* _Work order_
Would you repeat every entry below word for word but drop the images?

* _Input material_
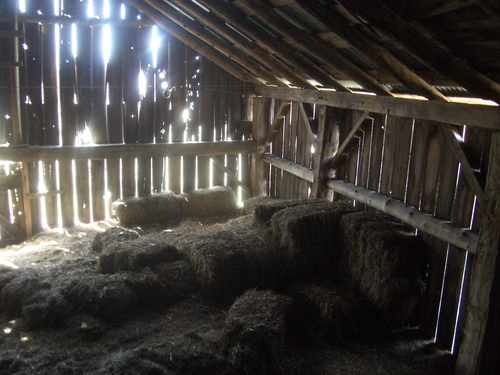 [Picture: Inside an old barn 8]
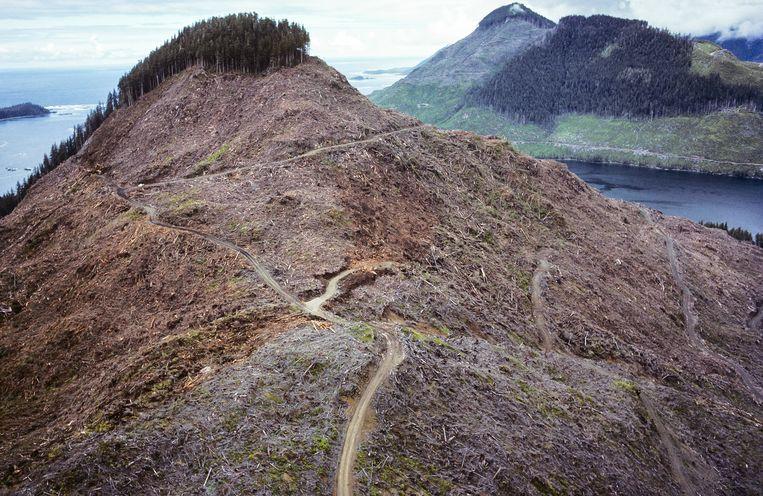 Ontbossing laat pijnlijke kale plekken na in Canada.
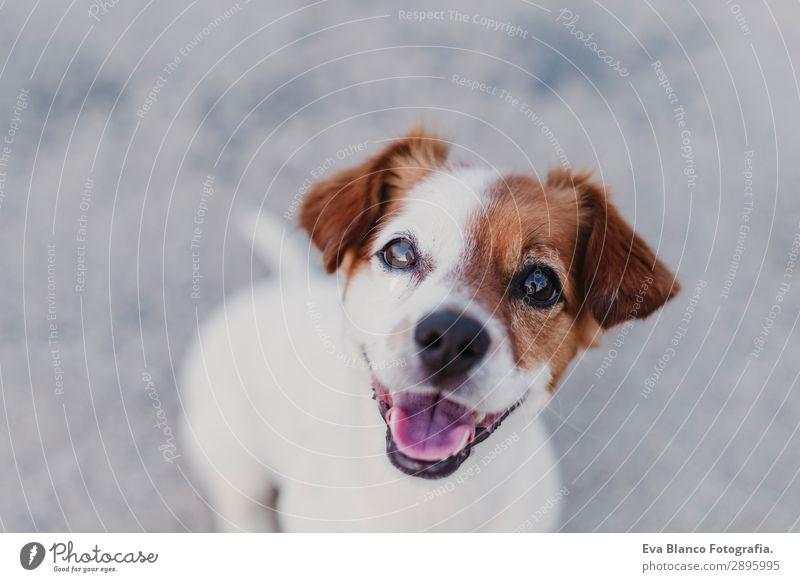 portrait of a cute small dog looking at camera Lifestyle Elegant Joy Beautiful Playing Summer Friendship Animal Sunrise Sunset Pet Dog 1 Observe Smiling Sit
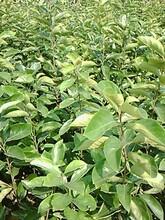 柱狀梨苗價格1公分晚秋黃梨圓黃梨樹苗品質好的怎么選擇圖片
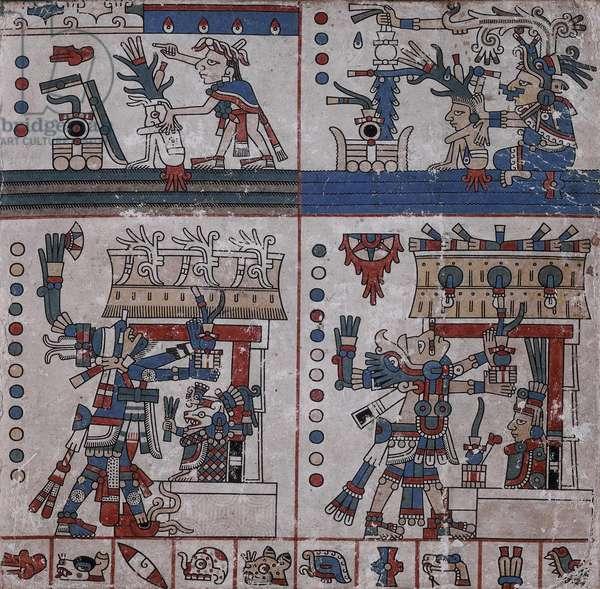 p.33 from the 'Codex Fejérváry-Mayer' (vellum)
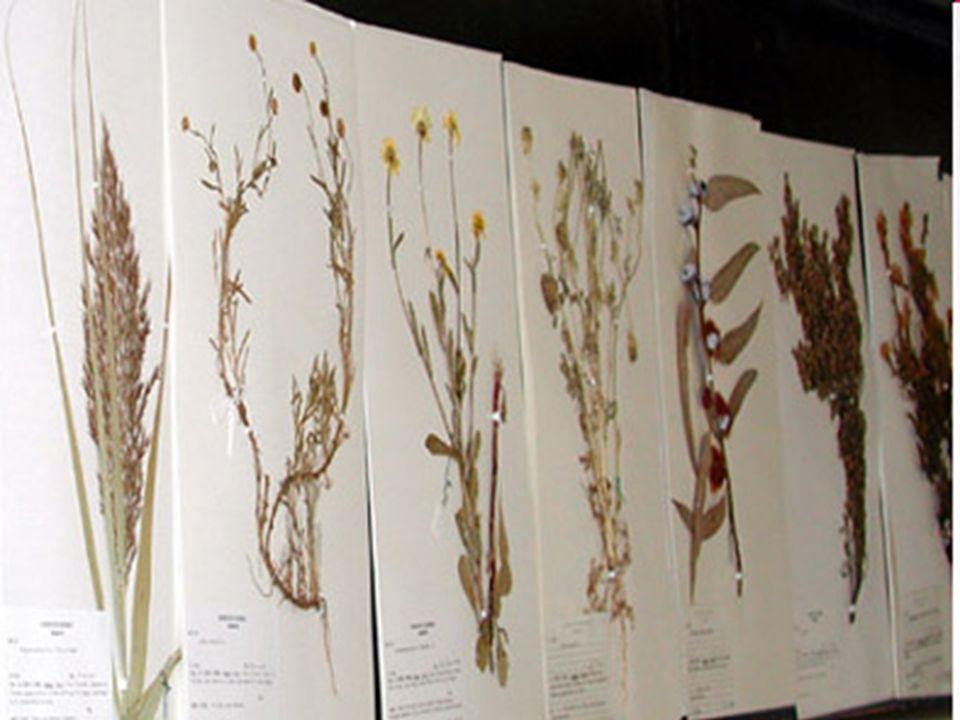 Montagem das Exsicatas Após a triagem, o material a ser incorporado ao herbário vai à montagem, que consiste na colagem cuidadosa do ramos com folha, flor e/ou fruto no centro de um pedaço de cartolina de 33 x 45 cm.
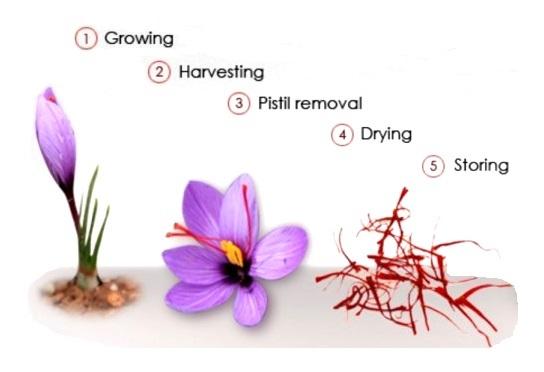 Saffron_Processes_diagram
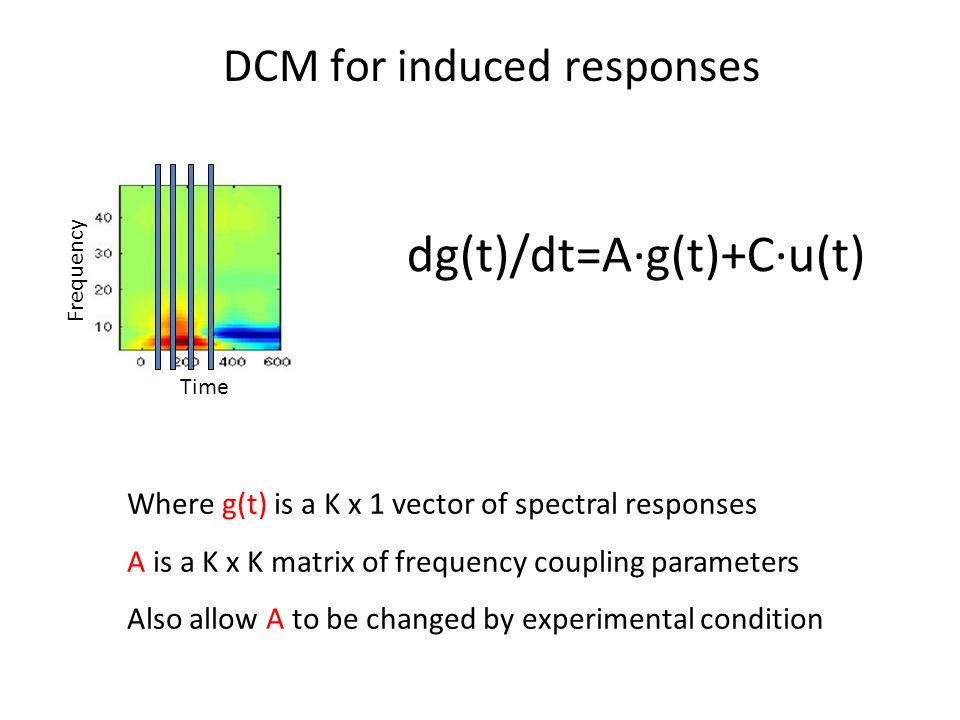 dg(t)/dt=A∙g(t)+C∙u(t) DCM for induced responses Where g(t) is a K x 1 vector of spectral responses A is a K x K matrix of frequency coupling parameters Also allow A to be changed by experimental condition Time Frequency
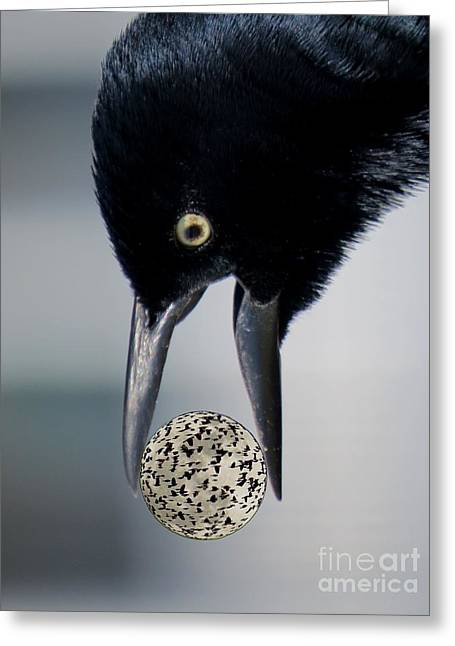 Spheroid Greeting Cards - Its a Crazy World of Blackbirds Greeting Card by Scott Cameron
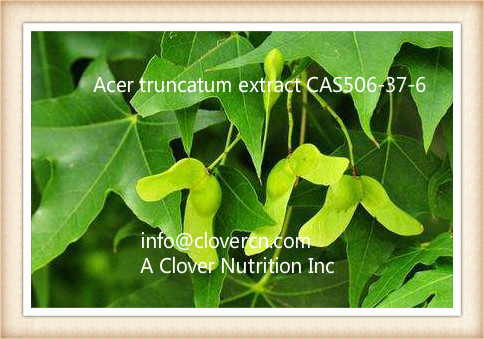 Acer Truncatum Extract CAS506-37-6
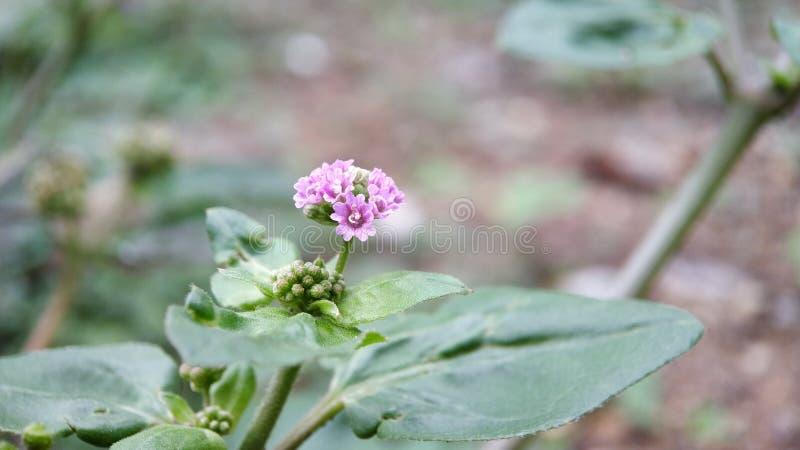 Eine kleine unbekannte hellrosa Blume i sehen im Wald, extremer Makroschuß stockfoto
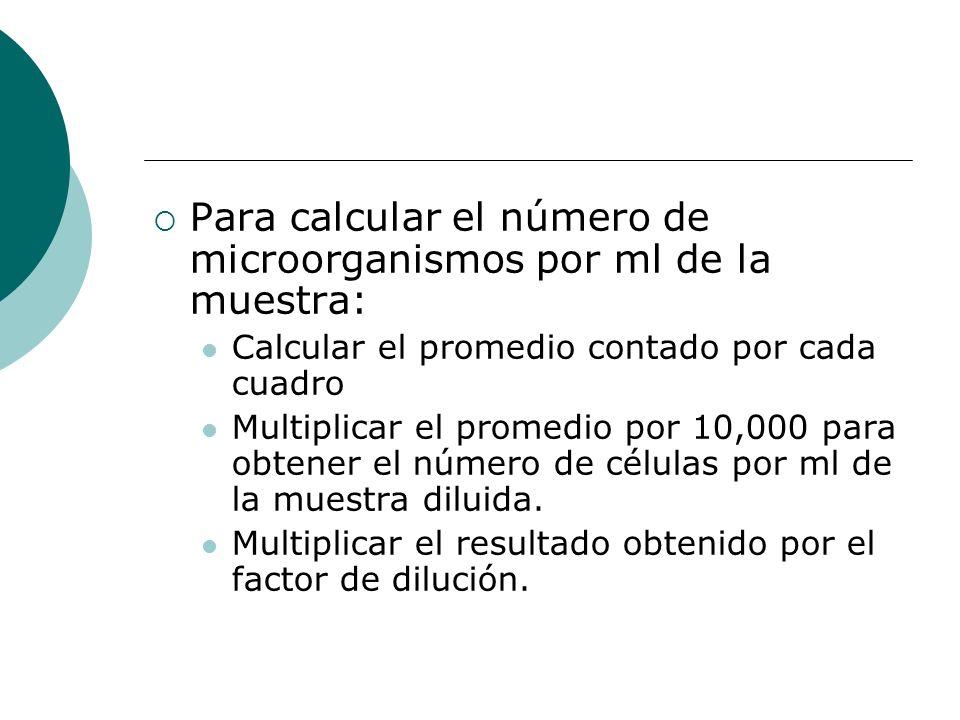 Para calcular el número de microorganismos por ml de la muestra: Calcular el promedio contado por cada cuadro Multiplicar el promedio por 10,000 para obtener el número de células por ml de la muestra diluida.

* _Output for this exercise_
 [Picture: Inside an old barn 8]
 Ontbossing laat pijnlijke kale plekken na in Canada.
 portrait of a cute small dog looking at camera Lifestyle Elegant Joy Beautiful Playing Summer Friendship Animal Sunrise Sunset Pet Dog 1 Observe Smiling Sit
 柱狀梨苗價格1公分晚秋黃梨圓黃梨樹苗品質好的怎么選擇圖片
 p.33 from the 'Codex Fejérváry-Mayer' (vellum)
 Montagem das Exsicatas Após a triagem, o material a ser incorporado ao herbário vai à montagem, que consiste na colagem cuidadosa do ramos com folha, flor e/ou fruto no centro de um pedaço de cartolina de 33 x 45 cm.
 Saffron_Processes_diagram
 dg(t)/dt=A∙g(t)+C∙u(t) DCM for induced responses Where g(t) is a K x 1 vector of spectral responses A is a K x K matrix of frequency coupling parameters Also allow A to be changed by experimental condition Time Frequency
 Spheroid Greeting Cards - Its a Crazy World of Blackbirds Greeting Card by Scott Cameron
 Acer Truncatum Extract CAS506-37-6
 Eine kleine unbekannte hellrosa Blume i sehen im Wald, extremer Makroschuß stockfoto
 Para calcular el número de microorganismos por ml de la muestra: Calcular el promedio contado por cada cuadro Multiplicar el promedio por 10,000 para obtener el número de células por ml de la muestra diluida.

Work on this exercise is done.